On Goals and Aspirations, or Lack Thereof

September 17, 2010

I realize that working in a small accounts receivable office where there is little room to grow and major fights to be fought in order to obtain deserved raises and time off is not my life’s work.  But in realizing this I have also discovered that I don’t have any real set goals in life, nothing I have been aspiring towards.  I know I’m not wasting my life, but I’m starting to feel like I could be making so much more out of it.  I want to marry.  That’s one of my goals in life.  But marriage won’t make me a living.  I don’t know if I could be a common housewife.  I don’t mind doing the cooking, the cleaning and serving my man, but I don’t think I could deal with an “allowance” given to me each week.  I like having my own money and I’ve never been comfortable with taking money from other people no matter how close they are to me.  Then I started thinking about eventually becoming a mother and I really don’t know if I want children.  Maybe things will change once I’m married.  Maybe I’ll stop wanting to be so selfish.  Maybe I’ll want to be a future PTA class mother type and throw adorable birthday parties where I bake birthday cakes and have my kids bring cupcakes into class and hand out homemade invitations.  Right now children are the furthest thing from my mind.  Pregnancy and childbirth still doesn’t sound miraculous to me no matter what any woman tells me.  In all actuality, it sounds like more of a nightmare. 

I’ve started thinking about things I’m good at and I don’t feel like I could turn any of those things into a career because my “talents” seem mediocre to me.  If I could do anything, it would probably be something based in the art industry, one of the most challenging, competitive and difficult industries to get paid in, let alone find a start.  I look at most writers, most painters, most photographers—most artists out there and think, “Damn, I could never measure up to them.”  I’ve had many a family member and friend tell me that I’m a good writer and that I should try and somehow find a way to make a profession out of it.  But again, I don’t think my writing could ever measure up to those who are already published and making a living.  I wouldn’t know where to begin to try and get my foot in the door.  It’s all about discovery, connections, being at the right place at the right time, and having ambition—all of which I feel like I have none.  I truly admire people who have never let their dreams die.  Those who aren’t afraid of rejection and being rejected only fuels their passion further. 

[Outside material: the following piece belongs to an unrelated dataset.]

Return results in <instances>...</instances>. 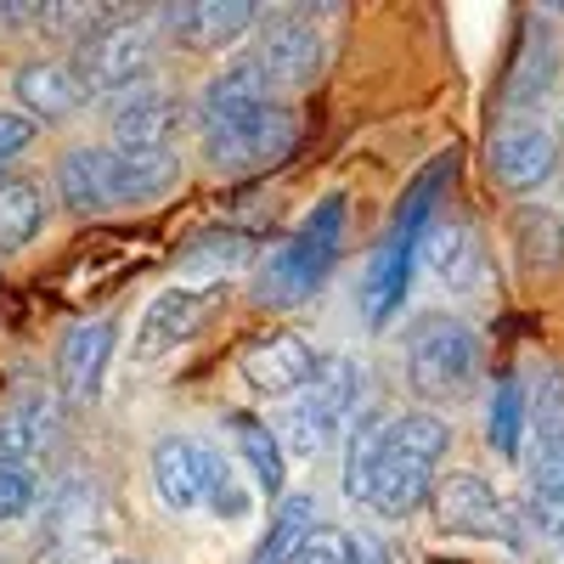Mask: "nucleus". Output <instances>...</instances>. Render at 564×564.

If someone asked me, “What do you want to be when you ‘grow up’” right now I wouldn’t have an answer for them.  I want to be happy, yes.  Happy doing what is the question.  I’ve wanted to update my resume for the sake of updating it, but I’m holding off on sending it out for reasons other than “the job market is terrible right now.”  I don’t want to send it out because I really don’t want to work in another office.  Mike was absolutely right when he said to me, “Do you think it’s any different anywhere else?”  It wouldn’t be.  I’d sit at another desk for eight hours a day, in front of another eye-straining computer, answering to another unappreciative boss, and continually coming home aggravated from another job I would know deep down that I wasn’t meant to be doing.  My dream career is not to office hop.  That much I know.

I am starting to wonder if this current state of soul-searching is the sign from God that I have been waiting for.  I have been recently asking Him to send me a sign to lead me in the right direction towards my purpose in life.  Maybe it’s been right in front of my face all along.  So I asked myself, “What is the one thing that you do daily that you truly enjoy?”  The answer was clear: writing.  I find myself pushing my work aside to open up a new Word document and write a blog entry or letter.  I was always one to embrace an essay assignment in school and had written journals full of poetry during my teenage years.  I never thought of it as a “passion,” but it’s undoubtedly been something I have consumed myself in whether it was my own writing or enjoying someone else’s.  Maybe I should stop underestimating myself and take a leap of faith because anything that’s worth trying is worth trying once. 

After writing this post, I started researching independent courses in freelance writing, tips on getting started in freelance writing, and paid-to-blog sources (suggestions welcome).  Whether or not it happens for me, at least I can say that I tried.